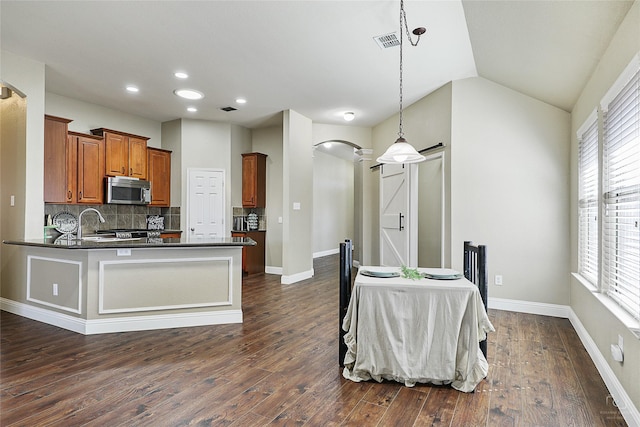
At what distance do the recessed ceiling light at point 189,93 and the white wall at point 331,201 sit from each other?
15.5ft

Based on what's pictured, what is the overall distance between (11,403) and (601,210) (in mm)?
4369

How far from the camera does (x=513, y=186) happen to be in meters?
4.19

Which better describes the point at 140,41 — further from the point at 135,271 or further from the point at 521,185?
the point at 521,185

Directions for this task: Retype the lines above word for word, with the picture left out.

Result for this task:
At what distance do the recessed ceiling light at point 189,93 and the white wall at point 331,201 sit from each other?
15.5ft

Based on what's pictured, what is the overall distance between (11,403) and (601,210) (in mm)?
4369

How far from the camera does (x=513, y=186) happen to be in meters?
4.19

Which better describes the point at 140,41 — further from the point at 135,271 or further from the point at 521,185?
the point at 521,185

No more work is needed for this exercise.